# Ben Hur toc



## bikedudeomaha (May 24, 2019)

haven't been on in forever. seeking any info on this bike for a friend. only pics i have. thank you in advance!


----------



## cds2323 (Oct 10, 2019)

Bump. Anyone know about this bike. Saw this same bike at an auction today.


----------



## slcurts (Oct 17, 2019)

Ben Hur was an Indianapolis bike company, as the headbadge says, though it's not clear to me whether they made bikes themselves or just badged someone else's. I think they made the early ones then badged others later; the brand was sold up into the 50s at least. This one looks early, 1890s or 1900 ish. Where is it for sale?


----------



## GiovanniLiCalsi (Oct 17, 2019)

Fauber turban head crankset.


----------



## Blue Streak (Oct 17, 2019)

Looks like 1895 was first year for the Ben-Hur wheel made by Central Mfg. Co. of Indianapolis. Need to dig more to see if this company evolved into the Indianapolis Ben-Hur Bicycle Co. making the above Rival.

From November 9, 1894 issue of _The Wheel and Cycling Trade Review_:







From January 15, 1895 issue of _The Wheel and Cycling Trade Review_:


----------



## Blue Streak (Oct 17, 2019)

Central Cycle Mfg. Co. ad for Ben-Hur from February 19, 1897 issue of _The Wheel and Cycling Trade Review:_







From May 7, 1897 issue of _The Wheel and Cycling Trade Review:_







From May 14, 1897 issue of _The Wheel and Cycling Trade Review:_




Central Cycle Mfg. Co. in financial trouble from July 9, 1897 issue of _The Wheel and Cycling Trade Review:_










Ben Hur Bicycle Co. takes over Central Cycle Mfg. Co. from January 14, 1898 issue of _The Wheel and Cycling Trade Review:_


----------



## SKPC (Jun 16, 2021)

## EXERCISE DATA
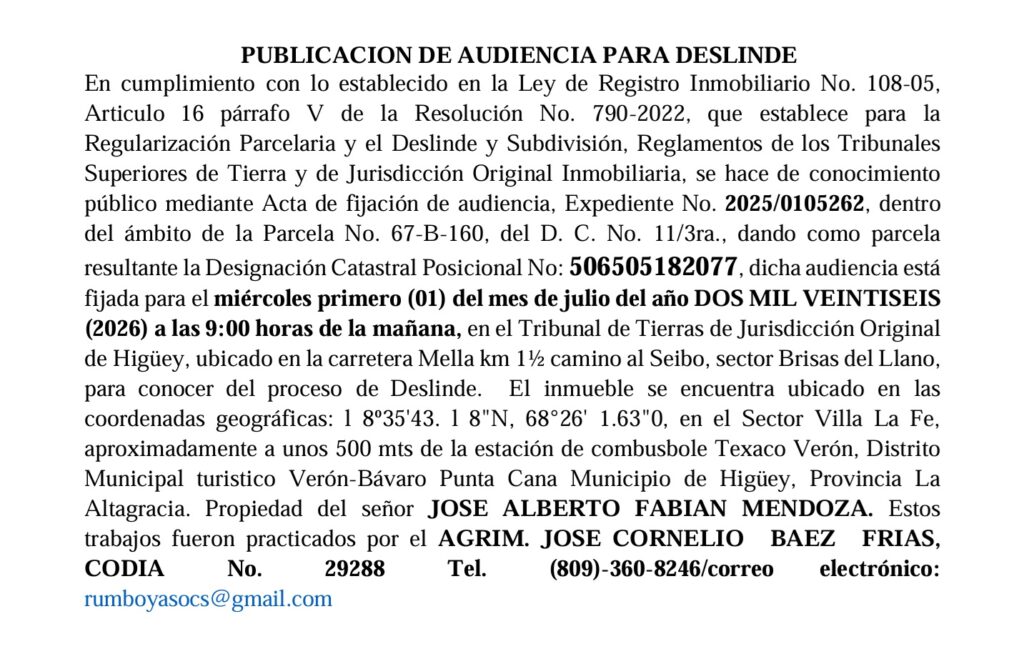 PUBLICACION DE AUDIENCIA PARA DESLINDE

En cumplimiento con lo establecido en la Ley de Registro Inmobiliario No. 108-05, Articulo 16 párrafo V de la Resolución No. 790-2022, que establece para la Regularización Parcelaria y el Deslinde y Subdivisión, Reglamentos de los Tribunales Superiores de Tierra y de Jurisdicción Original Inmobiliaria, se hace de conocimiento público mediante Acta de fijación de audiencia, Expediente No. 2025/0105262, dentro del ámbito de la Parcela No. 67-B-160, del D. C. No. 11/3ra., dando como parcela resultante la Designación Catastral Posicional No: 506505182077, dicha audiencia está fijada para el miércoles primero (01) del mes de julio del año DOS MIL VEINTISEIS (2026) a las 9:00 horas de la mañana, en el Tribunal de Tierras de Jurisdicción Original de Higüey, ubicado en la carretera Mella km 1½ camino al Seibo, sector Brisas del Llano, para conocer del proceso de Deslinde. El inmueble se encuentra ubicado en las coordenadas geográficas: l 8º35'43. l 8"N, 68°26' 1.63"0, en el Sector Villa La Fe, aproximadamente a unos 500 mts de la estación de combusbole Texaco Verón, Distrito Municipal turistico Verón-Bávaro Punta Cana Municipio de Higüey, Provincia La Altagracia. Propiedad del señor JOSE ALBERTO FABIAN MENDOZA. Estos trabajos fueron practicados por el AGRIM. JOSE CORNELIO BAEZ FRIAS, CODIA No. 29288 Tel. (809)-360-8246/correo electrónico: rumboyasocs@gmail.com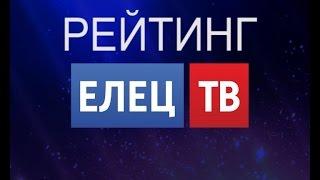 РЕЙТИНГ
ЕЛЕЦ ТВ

## WORK ITEM
Quote the entire Ben Hur bicycle forum thread word for word, from its title line through the final post header.

## EXERCISE RESULT
# Ben Hur toc



## bikedudeomaha (May 24, 2019)

haven't been on in forever. seeking any info on this bike for a friend. only pics i have. thank you in advance!


----------



## cds2323 (Oct 10, 2019)

Bump. Anyone know about this bike. Saw this same bike at an auction today.


----------



## slcurts (Oct 17, 2019)

Ben Hur was an Indianapolis bike company, as the headbadge says, though it's not clear to me whether they made bikes themselves or just badged someone else's. I think they made the early ones then badged others later; the brand was sold up into the 50s at least. This one looks early, 1890s or 1900 ish. Where is it for sale?


----------



## GiovanniLiCalsi (Oct 17, 2019)

Fauber turban head crankset.


----------



## Blue Streak (Oct 17, 2019)

Looks like 1895 was first year for the Ben-Hur wheel made by Central Mfg. Co. of Indianapolis. Need to dig more to see if this company evolved into the Indianapolis Ben-Hur Bicycle Co. making the above Rival.

From November 9, 1894 issue of _The Wheel and Cycling Trade Review_:







From January 15, 1895 issue of _The Wheel and Cycling Trade Review_:


----------



## Blue Streak (Oct 17, 2019)

Central Cycle Mfg. Co. ad for Ben-Hur from February 19, 1897 issue of _The Wheel and Cycling Trade Review:_







From May 7, 1897 issue of _The Wheel and Cycling Trade Review:_







From May 14, 1897 issue of _The Wheel and Cycling Trade Review:_




Central Cycle Mfg. Co. in financial trouble from July 9, 1897 issue of _The Wheel and Cycling Trade Review:_










Ben Hur Bicycle Co. takes over Central Cycle Mfg. Co. from January 14, 1898 issue of _The Wheel and Cycling Trade Review:_


----------



## SKPC (Jun 16, 2021)